Unequivocally Ambiguous

Humorous Stories on Parenting, Culture and Life

Ketchup and Boogers for Lunch

by | May 5, 2024 | Parenting | 0 comments

Parenting and the ever-elusive art of non-meddling

Photo by Fernando Andrade on Unsplash

My wife, Justine, told me once, when our first daughter wasn’t yet potty-trained, that she didn’t know what to do when our baby kicked her at diaper change.

I told her, “The problem is that you are not expecting it. Your guard is so low that an entire blimp can fit through it.”

That’s unfair because I learned on the job and omitted mentioning it. The lesson was taught to me when I was gingerly placing an old diaper in the genie, and my daughter kicked me right on the back of my head.

I thought I was done with bar brawls, but little did I know I was wrong. I have kept my guard up since that day.

Around the same time, Justine was upset because our daughter was in a stage called “oral exploration.”

To put it bluntly, my daughter picked her boogers and caressed them around her lips. Because we were typically in the car when this happened, there was not much we could do to stop her.

It’s gross, I know. But it was just a phase.

So my ‘What’s the big deal?’ stock response to Justine didn’t cut it.

But what is the big deal?


If you have lived all your life and you haven’t eaten a booger, are you even human? Think about that. You might be in the matrix, or a robot, or a robot in the matrix, and you don’t even know it.

I’m forty, and every now and then, I’ll sneak one just so I don’t forget what they taste like. That’s right! Sometimes, I pick them but don’t flick them. Sue me!

Is there anything more terroir than a booger? People pay big dollars for wines to taste like the ground they were grown in.

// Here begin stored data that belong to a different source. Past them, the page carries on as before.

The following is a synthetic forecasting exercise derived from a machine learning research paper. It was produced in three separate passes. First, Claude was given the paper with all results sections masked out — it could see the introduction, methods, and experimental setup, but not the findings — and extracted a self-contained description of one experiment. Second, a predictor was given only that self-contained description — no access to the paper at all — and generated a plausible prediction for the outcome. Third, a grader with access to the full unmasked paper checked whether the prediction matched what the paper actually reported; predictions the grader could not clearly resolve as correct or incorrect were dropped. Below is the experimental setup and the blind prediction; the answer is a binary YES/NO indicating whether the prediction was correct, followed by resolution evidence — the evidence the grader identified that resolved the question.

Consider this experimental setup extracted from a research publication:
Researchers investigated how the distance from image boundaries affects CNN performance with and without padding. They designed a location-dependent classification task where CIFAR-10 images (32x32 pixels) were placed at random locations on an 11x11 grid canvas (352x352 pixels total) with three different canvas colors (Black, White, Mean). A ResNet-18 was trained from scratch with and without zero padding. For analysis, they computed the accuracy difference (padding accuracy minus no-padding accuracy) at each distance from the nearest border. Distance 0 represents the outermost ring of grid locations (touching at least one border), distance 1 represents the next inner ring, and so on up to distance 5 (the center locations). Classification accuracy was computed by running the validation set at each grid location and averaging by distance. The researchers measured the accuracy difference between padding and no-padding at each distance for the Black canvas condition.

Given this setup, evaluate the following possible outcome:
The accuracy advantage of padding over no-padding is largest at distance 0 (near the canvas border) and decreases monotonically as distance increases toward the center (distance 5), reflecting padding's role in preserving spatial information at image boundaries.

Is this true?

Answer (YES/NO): NO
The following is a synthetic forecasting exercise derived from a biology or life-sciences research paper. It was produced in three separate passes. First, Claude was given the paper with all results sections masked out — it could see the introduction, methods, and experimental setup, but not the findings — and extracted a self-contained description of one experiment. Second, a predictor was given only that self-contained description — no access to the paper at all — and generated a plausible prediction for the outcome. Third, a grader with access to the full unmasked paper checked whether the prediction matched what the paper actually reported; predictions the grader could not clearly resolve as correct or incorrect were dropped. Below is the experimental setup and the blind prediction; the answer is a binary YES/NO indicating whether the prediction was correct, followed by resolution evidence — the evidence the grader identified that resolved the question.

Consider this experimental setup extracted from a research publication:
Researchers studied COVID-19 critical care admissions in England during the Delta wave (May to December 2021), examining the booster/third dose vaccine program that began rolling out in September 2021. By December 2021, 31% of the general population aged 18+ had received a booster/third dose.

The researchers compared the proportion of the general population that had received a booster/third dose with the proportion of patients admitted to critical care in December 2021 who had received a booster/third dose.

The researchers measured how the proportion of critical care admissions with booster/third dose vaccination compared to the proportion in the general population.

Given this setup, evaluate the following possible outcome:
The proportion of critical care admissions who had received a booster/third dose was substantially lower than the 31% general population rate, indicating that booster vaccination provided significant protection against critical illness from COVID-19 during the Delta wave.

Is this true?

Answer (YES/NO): YES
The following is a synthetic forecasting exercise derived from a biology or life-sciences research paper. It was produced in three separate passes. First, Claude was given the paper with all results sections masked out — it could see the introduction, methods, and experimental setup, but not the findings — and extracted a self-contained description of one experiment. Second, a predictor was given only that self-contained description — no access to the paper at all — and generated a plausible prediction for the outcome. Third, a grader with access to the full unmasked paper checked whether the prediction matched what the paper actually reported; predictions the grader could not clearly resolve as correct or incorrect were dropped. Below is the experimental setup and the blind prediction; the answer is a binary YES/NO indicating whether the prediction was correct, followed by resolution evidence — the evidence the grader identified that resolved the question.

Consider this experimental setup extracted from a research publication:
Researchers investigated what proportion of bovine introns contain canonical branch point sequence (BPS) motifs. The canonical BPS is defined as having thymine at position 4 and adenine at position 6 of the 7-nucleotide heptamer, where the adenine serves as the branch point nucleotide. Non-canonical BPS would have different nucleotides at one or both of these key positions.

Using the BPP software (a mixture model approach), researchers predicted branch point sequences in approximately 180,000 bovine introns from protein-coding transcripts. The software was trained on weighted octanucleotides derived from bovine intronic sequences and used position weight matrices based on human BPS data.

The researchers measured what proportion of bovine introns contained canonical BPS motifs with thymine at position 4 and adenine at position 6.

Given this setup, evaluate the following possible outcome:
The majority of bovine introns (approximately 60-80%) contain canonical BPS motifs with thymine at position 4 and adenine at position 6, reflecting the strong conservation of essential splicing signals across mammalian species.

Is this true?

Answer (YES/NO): NO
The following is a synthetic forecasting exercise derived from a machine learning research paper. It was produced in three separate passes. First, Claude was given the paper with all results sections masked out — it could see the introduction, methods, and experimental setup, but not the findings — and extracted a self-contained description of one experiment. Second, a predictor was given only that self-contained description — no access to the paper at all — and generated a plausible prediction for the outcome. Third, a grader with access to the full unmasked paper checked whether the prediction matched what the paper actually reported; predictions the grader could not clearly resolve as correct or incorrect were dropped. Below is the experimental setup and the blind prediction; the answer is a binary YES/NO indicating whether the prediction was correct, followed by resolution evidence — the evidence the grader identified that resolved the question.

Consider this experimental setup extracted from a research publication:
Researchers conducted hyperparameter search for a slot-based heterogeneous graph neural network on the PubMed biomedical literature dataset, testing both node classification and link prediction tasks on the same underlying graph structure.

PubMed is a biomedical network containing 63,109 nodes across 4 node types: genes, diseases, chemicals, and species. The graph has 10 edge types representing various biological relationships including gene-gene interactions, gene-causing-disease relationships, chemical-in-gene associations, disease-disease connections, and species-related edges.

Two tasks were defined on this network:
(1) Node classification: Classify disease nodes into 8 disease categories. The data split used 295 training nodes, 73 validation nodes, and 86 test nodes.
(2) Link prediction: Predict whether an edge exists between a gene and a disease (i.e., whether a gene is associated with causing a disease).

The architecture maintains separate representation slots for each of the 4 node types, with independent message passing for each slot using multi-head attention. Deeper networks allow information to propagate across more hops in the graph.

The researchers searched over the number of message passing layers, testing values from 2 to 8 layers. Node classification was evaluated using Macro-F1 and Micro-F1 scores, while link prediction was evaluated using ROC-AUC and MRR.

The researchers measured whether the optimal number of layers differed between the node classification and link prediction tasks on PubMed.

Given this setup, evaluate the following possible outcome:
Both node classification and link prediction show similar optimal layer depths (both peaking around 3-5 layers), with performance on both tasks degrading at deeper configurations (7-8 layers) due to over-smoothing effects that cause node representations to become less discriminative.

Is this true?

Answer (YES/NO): NO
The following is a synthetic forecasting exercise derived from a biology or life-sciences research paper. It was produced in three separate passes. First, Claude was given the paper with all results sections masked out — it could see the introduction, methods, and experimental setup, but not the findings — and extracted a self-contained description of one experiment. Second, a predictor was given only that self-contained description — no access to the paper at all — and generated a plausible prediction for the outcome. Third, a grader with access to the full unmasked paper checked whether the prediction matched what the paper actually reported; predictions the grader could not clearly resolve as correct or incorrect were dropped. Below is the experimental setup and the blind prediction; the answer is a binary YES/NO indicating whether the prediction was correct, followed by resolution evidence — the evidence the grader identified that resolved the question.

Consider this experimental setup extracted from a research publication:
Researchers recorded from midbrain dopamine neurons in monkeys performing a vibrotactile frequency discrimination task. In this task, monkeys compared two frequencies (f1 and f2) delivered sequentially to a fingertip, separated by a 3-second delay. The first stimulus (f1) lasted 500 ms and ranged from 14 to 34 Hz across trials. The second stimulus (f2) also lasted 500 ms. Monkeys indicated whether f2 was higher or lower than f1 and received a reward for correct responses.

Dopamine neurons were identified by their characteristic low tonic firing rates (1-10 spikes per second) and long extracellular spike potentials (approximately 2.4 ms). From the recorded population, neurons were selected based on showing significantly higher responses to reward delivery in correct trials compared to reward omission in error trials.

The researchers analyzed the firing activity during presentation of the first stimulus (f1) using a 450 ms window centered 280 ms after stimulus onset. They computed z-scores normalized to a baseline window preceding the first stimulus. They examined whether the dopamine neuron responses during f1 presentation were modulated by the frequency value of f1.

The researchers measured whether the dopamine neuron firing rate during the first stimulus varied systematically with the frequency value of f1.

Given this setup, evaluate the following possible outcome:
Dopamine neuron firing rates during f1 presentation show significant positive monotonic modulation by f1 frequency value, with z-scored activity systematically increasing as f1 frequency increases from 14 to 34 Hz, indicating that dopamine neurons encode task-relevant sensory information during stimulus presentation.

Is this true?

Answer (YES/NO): NO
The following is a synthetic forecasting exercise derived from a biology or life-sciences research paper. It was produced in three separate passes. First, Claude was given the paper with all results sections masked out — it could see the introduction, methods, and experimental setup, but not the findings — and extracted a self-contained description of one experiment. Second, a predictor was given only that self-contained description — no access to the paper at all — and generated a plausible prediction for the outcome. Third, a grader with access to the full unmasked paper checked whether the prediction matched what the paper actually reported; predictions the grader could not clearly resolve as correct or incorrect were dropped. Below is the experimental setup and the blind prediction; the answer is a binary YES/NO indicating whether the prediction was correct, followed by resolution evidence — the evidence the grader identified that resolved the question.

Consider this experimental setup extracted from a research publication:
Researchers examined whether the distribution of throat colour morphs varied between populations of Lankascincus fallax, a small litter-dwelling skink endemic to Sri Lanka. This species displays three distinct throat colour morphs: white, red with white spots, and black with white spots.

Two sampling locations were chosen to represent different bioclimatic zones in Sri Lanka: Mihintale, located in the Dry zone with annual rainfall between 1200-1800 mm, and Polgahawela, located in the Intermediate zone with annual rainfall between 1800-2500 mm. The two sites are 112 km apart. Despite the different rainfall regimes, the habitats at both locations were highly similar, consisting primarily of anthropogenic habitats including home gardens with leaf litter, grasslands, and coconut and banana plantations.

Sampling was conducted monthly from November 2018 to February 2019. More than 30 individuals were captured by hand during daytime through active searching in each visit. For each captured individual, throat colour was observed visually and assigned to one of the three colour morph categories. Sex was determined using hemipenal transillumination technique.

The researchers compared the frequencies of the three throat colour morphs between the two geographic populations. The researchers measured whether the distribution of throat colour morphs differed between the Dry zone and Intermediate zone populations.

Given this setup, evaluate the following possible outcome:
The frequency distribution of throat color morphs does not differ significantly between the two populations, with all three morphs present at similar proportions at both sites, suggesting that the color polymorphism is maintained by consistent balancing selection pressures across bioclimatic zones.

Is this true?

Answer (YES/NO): NO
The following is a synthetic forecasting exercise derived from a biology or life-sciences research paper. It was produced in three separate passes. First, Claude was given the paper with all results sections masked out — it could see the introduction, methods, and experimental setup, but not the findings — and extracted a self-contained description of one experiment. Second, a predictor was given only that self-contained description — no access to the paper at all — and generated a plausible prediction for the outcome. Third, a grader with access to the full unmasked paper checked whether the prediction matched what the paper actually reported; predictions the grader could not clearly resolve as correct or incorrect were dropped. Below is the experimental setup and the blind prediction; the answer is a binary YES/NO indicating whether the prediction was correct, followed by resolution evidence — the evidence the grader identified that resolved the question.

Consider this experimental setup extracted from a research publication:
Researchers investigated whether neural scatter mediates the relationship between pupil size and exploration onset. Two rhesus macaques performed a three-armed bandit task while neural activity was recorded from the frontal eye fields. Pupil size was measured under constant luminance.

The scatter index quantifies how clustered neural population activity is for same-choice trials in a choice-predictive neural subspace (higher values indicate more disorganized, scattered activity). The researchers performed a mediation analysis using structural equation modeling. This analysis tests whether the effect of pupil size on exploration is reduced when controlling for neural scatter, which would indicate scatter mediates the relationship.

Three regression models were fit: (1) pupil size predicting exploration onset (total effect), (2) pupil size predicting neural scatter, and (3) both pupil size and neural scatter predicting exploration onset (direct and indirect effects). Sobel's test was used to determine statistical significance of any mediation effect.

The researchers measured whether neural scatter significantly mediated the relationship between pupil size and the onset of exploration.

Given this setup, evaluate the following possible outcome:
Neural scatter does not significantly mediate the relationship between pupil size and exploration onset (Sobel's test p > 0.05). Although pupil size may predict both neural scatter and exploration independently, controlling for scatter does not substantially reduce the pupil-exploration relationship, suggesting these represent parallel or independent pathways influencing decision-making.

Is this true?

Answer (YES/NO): NO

Now, let me take a pause here.

I don’t typically write hacks because I think there are well-intentioned people out there who are more concerned with that. They tell you about the 500 daily shortcuts to happiness you must immediately implement.

But living in the wine country of California, I have come across some helpful tips for wine appreciation; I’ll share my favorite one with you. An excellent way to impress your friends is by describing wines like you would describe someone’s personality.

The next time you have a delicious 2018 Cabernet Franc from Yountville, you can smack your tongue and say, “Hmmm, this wine tastes like a middle-aged frustrated corporate manager who was bullied in school and never recovered from the trauma. I can taste it on the tip of my tongue, which is funny because his tip is what I feel when said manager hovers over my shoulder ‘Checking on my progress.’”

Let me ask you again: is there anything more terroir than boogers?

Your boogers are the result of the air and dust you breathe everywhere you go. If you close your eyes, you might taste the sterile air, the ultraviolet light that keeps you awake, and the notes of disappointment of all your corporate meetings and ad-hoc committees.

You can use this technique to describe boogers. “Hints of berry and the quiet desperation of all my dreams fleeting away in one more unnecessary, pointless meeting that could have been a tweet.”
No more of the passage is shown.